# EXTRACTED DATA
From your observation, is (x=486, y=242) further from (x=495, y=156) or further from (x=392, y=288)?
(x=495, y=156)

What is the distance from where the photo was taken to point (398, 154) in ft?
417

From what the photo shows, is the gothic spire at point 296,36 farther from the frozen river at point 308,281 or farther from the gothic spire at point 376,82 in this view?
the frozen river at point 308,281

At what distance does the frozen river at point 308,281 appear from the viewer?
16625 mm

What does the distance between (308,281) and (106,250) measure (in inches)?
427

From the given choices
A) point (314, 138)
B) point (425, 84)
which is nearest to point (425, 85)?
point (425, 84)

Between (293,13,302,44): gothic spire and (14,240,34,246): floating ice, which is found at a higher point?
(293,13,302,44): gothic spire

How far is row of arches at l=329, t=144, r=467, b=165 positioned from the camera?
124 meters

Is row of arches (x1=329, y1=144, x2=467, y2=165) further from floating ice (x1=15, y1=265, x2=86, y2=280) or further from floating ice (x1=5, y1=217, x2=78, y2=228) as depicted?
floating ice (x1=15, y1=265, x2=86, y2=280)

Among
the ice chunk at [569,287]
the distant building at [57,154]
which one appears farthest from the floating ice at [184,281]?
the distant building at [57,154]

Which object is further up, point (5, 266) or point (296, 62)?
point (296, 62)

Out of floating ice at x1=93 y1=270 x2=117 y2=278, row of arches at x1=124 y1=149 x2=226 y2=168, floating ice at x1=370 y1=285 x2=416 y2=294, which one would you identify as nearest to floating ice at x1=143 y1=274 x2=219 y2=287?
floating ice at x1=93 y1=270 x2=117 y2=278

# PROBLEM TO WORK ON
Give back word for word every line of the entries, starting at the line that contains "Is row of arches (x1=329, y1=144, x2=467, y2=165)" and running through the final line of the entries, with both of those lines included.

# OUTPUT
Is row of arches (x1=329, y1=144, x2=467, y2=165) further from floating ice (x1=15, y1=265, x2=86, y2=280) or further from floating ice (x1=5, y1=217, x2=78, y2=228) as depicted?
floating ice (x1=15, y1=265, x2=86, y2=280)

Among
the ice chunk at [569,287]
the distant building at [57,154]
which one appears farthest from the floating ice at [184,281]?
the distant building at [57,154]

Which object is further up, point (5, 266) or point (296, 62)?
point (296, 62)

Out of floating ice at x1=93 y1=270 x2=117 y2=278, row of arches at x1=124 y1=149 x2=226 y2=168, floating ice at x1=370 y1=285 x2=416 y2=294, which one would you identify as nearest to floating ice at x1=143 y1=274 x2=219 y2=287?
floating ice at x1=93 y1=270 x2=117 y2=278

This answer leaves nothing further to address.